Latin America & Caribbean

Chile mine: Rescued men attend service of thanks

Miner Juan Carlos Aguilar returns to the San Jose amid a media scrum (17 Oct 2010)
Image caption The miners have appealed for their privacy to be respected

About a dozen of the 33 miners rescued after weeks underground in northern Chile returned to the mine to attend a thanksgiving ceremony.

Friends and relatives joined the miners for the service, held close to the entrance to the San Jose mine

The miners were mobbed by reporters on their arrival at the camp, despite their complaints about media intrusion.

Some 50 people, including other miners, protested that they had not been able to work since 5 August.

The service of thanksgiving on Sunday was jointly led by an evangelical pastor and a Roman Catholic priest.

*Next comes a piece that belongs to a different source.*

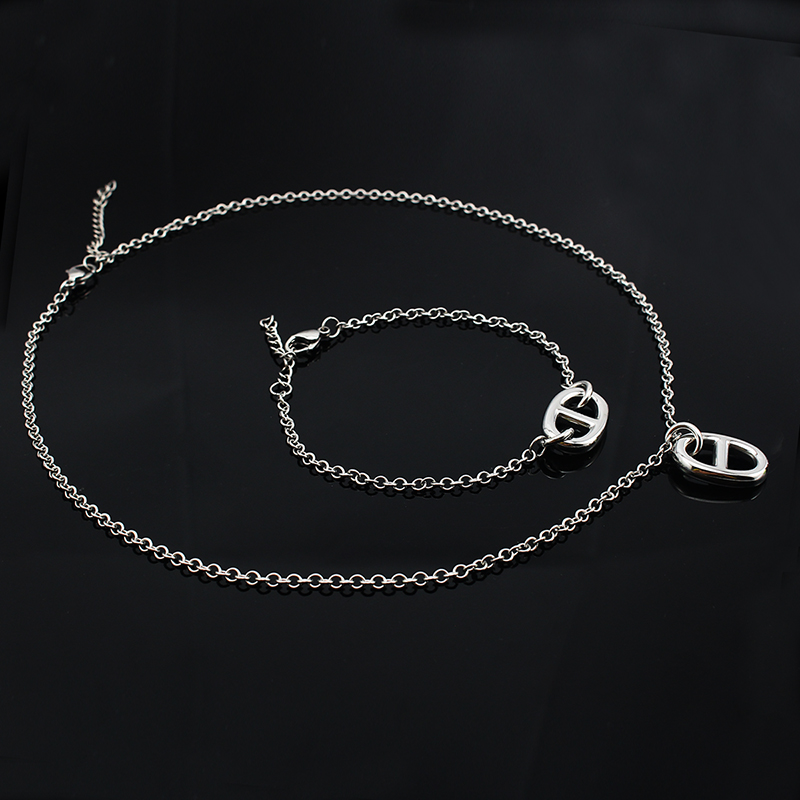 Necklaces-2f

Some of the rescuers who helped bring the miners to the surface, on Wednesday, also attended.

Unwelcome attention

Many of the men were believers before the accident, says the BBC's Gideon Long at the San Jose mine, and several have said they feel closer to God as a result of their experience.

The service was private, with hordes of journalists waiting outside the tent where the ceremony took place.

Juan Illanes, one of the rescued miners, appealed to the media to respect the miners' privacy.

"We arrived at the conclusion that it would be very good if you, the media, instead of treating this as an entertainment story - as we have seen in some headlines, I'm talking about Johnny Barrios - please take into consideration his state of mind and respect his privacy," he said.

Johnny Barrios is the miner whose wife only found out he had a mistress of 10 years' standing when they both attended a vigil for him at the mine.

Some of the miners who were not trapped underground complained that they were not allowed in the tent at the San Jose mine for the service of thanksgiving.

About 50 people, including workers not on shift on 5 August when the mineshaft collapsed, took part in a protest. They have not been able to work since 5 August, when the mineshaft collapsed.

"We are not 33, we are 300," read one of their placards.

Jose Henriquez, an evangelical pastor who led the miners in prayer while they were underground, became the first of the 33 to return to the San Jose mine when he went back on Saturday.

He said he wanted to get to know the area, known as Camp Hope, where families waited for news of their relatives trapped in the mine.

"It is a joy to be free, I'm so happy to be back in this place so I can thank the Lord I'm with my family again," he said.

"I wanted to see this place and see where my family spent so long waiting for me."

Post-traumatic stress

Doctors say all the miners are in good health; only one, Victor Zamora, remains in hospital, suffering from dental problems.

Doctors will continue to monitor the 33 miners for signs of post-traumatic stress disorder, said Dr Jorge Diaz, head of the miners' medical team at Copiapo regional hospital.

"We have a group of workers who are absolutely normal people, they weren't selected from a group of applicants to be astronauts, nor were they people who underwent rigorous tests, therefore we don't know when the post-traumatic stress syndrome can appear," Dr Diaz said.

On Saturday the miners began removing the sunglasses they had been wearing since they emerged into daylight on Wednesday.

They made an agreement to disclose few details of their ordeal while they negotiate book and film rights to their story.

A few of the miners say they intend to return to the same line of work.

"It is my work," Omar Reygadas told the Associated Press news agency. "It is my way of earning pesos. I am a mole, and I'm happy when I am underground."

"We are always going to carry on being miners," said Dario Segovia, speaking to the Spanish news agency, Efe. "It leaves us a little bit worried - this journalistic siege. For my part, I want them to leave us alone."